Written by Hombre Divertido
Warner Brothers brings to DVD the first seven episodes of the Hanna Barbera production The Richie Rich/Scooby Doo Hour which premiered in 1980 on ABC and ran for two seasons. As this was the first effort to bring Richie Rich from the extensively successful comic book series to television, what better way to insure success than to combine it with the already established animated juggernaut that was Scooby-Doo?
In what was clearly an attempt to market this show to the extremely young viewers of the day, the producers streamlined the previously more involved Scooby-Doo adventures into brief seven-minute episodes that featured only Scooby, Shaggy, and Scooby’s nephew Scrappy-Doo. As with the Richie Rich portion of the show, the stories are short, full of a lot of action, and for the most part, surprisingly well animated. Perfect for the short-attention span of children then and now. The succinct stories might have something to do with Academy Award-winner Paul Haggis (Crash, Million Dollar Baby) being listed as one of the writers.
For the young at heart who are looking for the Scooby-Doo cartoons and Richie Rich comic book stories they grew up with; sadly, this is not for you. Fred, Daphne, and Velma aren’t involved in the Scooby-Doo stories other than an occasional guest appearance, the stories have little meat to them, and even more disappointing are the rare explanations at the end of the story. In most cases the monsters really are monsters, witches, etc., or there are actually no monsters at all.
The Richie Rich stories hold little elements of the classic comic books. Most of the stories revolve more around the supporting characters such as Richie’s dog Dollar, and some of his servants, and lack the simplicity of the comic book stories as far too many gadgets are used to justify storylines.
The only true extra in the set is brief documentary entitled "The Story of Richie Rich" and consists of interviews with people involved with both the comic book and the animated series. Interestingly, the goal of keeping the animated series true to the comic book is mentioned, which is surprising considering the failure to do so from a story perspective. From an animation point of view, they may have been successful in making the Richie Rich cartoons look like the comic book, but this is not a good thing. They look faded and display limited dimension when compared to the far more vibrant episodes of Scooby-Doo.
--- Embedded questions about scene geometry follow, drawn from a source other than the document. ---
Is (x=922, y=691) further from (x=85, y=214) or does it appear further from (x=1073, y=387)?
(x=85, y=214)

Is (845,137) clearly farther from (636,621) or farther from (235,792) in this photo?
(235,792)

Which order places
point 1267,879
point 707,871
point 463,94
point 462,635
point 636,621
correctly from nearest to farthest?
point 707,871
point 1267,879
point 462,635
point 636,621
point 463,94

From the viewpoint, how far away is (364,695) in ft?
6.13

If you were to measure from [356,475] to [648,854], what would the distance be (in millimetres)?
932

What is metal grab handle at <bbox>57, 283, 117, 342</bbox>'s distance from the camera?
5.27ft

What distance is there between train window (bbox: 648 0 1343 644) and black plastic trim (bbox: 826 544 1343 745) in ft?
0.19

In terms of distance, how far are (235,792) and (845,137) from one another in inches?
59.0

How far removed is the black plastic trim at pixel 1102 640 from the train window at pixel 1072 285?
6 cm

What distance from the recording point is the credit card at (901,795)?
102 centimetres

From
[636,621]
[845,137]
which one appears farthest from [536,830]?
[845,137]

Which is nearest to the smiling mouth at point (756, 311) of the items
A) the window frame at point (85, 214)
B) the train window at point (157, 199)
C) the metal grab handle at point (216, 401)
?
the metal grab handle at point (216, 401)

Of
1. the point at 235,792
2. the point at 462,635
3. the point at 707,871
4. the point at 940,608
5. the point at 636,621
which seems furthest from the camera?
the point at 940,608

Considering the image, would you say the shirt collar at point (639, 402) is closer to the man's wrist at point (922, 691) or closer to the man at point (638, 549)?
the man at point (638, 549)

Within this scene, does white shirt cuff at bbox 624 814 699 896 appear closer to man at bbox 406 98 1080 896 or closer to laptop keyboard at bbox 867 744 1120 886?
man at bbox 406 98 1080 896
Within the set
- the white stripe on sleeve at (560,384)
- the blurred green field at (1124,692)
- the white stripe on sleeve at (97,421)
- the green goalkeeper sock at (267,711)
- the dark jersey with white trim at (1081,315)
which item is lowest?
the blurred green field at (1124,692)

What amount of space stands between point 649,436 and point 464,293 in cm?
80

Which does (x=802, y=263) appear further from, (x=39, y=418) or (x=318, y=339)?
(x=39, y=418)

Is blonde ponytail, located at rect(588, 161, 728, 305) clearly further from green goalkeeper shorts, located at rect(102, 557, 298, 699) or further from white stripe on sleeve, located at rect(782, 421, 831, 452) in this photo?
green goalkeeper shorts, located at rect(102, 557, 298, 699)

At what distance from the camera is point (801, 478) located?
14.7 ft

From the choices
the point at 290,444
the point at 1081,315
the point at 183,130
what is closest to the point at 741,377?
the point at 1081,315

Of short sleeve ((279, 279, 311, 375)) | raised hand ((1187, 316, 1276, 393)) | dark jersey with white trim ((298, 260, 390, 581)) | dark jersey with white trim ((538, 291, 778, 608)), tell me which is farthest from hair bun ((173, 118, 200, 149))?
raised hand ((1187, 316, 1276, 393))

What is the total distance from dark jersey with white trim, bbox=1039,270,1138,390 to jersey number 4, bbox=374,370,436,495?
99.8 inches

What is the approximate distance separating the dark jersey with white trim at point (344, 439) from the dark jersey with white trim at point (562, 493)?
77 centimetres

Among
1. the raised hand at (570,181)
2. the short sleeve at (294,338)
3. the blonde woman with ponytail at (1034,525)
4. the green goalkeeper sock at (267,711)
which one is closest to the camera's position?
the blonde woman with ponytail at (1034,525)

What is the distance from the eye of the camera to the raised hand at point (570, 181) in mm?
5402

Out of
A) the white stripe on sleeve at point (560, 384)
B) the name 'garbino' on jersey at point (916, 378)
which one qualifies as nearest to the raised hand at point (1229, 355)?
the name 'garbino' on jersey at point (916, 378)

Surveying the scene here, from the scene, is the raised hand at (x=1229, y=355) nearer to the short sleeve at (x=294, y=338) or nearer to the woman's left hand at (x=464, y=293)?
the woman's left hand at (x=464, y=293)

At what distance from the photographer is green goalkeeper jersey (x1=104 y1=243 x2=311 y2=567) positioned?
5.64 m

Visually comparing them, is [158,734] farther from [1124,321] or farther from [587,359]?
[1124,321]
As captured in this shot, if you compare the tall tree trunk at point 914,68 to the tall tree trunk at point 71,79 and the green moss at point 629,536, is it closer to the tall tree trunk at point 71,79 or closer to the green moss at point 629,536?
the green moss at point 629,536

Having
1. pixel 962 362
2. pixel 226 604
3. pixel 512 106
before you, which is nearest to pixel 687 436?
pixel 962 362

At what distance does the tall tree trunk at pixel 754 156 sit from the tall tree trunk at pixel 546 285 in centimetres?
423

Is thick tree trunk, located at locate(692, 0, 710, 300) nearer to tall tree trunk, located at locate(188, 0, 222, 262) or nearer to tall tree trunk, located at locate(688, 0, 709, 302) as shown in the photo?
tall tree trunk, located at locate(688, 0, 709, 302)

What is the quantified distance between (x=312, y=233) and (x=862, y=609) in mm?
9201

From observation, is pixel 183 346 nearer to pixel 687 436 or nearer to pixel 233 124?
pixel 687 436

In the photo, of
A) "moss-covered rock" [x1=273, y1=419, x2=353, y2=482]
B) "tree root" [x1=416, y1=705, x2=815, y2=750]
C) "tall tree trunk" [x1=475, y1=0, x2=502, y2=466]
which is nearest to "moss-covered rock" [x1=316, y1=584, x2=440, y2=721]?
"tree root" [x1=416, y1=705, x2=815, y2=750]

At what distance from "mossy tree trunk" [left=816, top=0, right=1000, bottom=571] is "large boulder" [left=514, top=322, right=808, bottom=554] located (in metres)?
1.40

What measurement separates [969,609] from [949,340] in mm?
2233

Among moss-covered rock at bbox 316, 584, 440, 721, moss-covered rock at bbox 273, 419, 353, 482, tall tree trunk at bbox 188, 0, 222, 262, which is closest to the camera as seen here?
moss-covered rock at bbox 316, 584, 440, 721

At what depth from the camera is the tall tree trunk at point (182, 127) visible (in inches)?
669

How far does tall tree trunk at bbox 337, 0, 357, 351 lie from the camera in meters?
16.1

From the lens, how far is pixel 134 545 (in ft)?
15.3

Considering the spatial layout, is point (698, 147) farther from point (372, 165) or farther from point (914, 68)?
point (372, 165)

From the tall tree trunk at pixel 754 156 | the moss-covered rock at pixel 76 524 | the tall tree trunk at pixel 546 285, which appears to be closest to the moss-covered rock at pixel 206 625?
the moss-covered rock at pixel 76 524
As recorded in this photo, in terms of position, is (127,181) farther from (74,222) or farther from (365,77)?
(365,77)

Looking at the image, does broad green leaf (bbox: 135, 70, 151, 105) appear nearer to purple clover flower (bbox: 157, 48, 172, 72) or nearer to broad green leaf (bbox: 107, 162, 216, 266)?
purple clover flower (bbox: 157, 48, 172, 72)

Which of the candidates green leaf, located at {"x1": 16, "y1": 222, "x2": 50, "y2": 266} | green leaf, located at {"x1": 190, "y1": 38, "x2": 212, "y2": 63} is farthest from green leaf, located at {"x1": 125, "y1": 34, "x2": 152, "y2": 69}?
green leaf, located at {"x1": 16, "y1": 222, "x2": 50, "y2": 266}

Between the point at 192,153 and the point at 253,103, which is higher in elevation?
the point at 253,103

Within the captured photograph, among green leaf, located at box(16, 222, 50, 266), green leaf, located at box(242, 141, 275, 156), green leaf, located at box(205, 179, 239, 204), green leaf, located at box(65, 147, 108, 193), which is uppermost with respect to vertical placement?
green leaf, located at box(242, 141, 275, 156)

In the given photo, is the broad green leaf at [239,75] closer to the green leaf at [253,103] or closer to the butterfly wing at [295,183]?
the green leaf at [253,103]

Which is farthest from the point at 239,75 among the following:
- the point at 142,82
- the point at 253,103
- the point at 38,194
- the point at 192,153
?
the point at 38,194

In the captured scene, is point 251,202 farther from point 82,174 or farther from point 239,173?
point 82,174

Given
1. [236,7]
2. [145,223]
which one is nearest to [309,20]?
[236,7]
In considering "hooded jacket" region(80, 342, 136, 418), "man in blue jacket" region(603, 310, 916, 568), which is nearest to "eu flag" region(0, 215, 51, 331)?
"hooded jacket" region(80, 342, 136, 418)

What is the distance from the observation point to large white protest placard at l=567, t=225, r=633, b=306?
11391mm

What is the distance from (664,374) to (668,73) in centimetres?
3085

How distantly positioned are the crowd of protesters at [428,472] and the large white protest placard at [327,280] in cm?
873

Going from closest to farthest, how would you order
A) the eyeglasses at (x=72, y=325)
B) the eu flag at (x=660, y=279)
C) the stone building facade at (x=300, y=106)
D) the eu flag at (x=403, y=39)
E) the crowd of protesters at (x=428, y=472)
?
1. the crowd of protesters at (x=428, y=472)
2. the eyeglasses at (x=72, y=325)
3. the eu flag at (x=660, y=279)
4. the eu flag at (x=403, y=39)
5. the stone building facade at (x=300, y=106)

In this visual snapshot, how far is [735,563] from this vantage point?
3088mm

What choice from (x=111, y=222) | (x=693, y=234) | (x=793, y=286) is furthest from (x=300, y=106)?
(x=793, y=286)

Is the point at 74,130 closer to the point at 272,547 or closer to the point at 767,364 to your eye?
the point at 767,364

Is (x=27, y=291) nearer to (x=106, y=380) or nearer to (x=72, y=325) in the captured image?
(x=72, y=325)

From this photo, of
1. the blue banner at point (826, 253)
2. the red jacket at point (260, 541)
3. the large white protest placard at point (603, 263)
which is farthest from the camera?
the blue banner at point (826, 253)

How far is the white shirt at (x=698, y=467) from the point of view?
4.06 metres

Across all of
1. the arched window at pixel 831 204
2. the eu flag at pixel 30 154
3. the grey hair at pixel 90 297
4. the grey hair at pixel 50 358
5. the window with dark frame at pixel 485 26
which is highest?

Recommendation: Good fun for kids who are not familiar with Scooby and Richie. With seven episodes each consisting of three Scooby-Doo and three Richie Rich adventures, there is a lot of material here. The stories are brief and fun to watch. The failure to have the monsters exposed as bad guys in some of the Scooby-Doo stories was an interesting choice, and may turn some parents off.
For the grown ups looking for fond memories of these two characters: Look elsewhere.